What appears from the first line of the records below through the line containing "Dětská patrová postel" must be reproduced verbatim.

## TASK INPUTS
::::::::
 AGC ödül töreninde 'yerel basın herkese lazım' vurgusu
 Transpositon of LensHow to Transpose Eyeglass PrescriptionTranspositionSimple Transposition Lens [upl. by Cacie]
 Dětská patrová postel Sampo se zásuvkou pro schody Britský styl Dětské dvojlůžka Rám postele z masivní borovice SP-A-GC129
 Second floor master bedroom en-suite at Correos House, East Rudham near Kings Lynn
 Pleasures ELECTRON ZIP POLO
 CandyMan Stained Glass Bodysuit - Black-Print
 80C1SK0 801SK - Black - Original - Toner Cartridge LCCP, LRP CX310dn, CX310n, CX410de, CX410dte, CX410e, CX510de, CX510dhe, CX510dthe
::::::::
## RESPONSE TO THIS TASK
 AGC ödül töreninde 'yerel basın herkese lazım' vurgusu
 Transpositon of LensHow to Transpose Eyeglass PrescriptionTranspositionSimple Transposition Lens [upl. by Cacie]
 Dětská patrová postel Sampo se zásuvkou pro schody Britský styl Dětské dvojlůžka Rám postele z masivní borovice SP-A-GC129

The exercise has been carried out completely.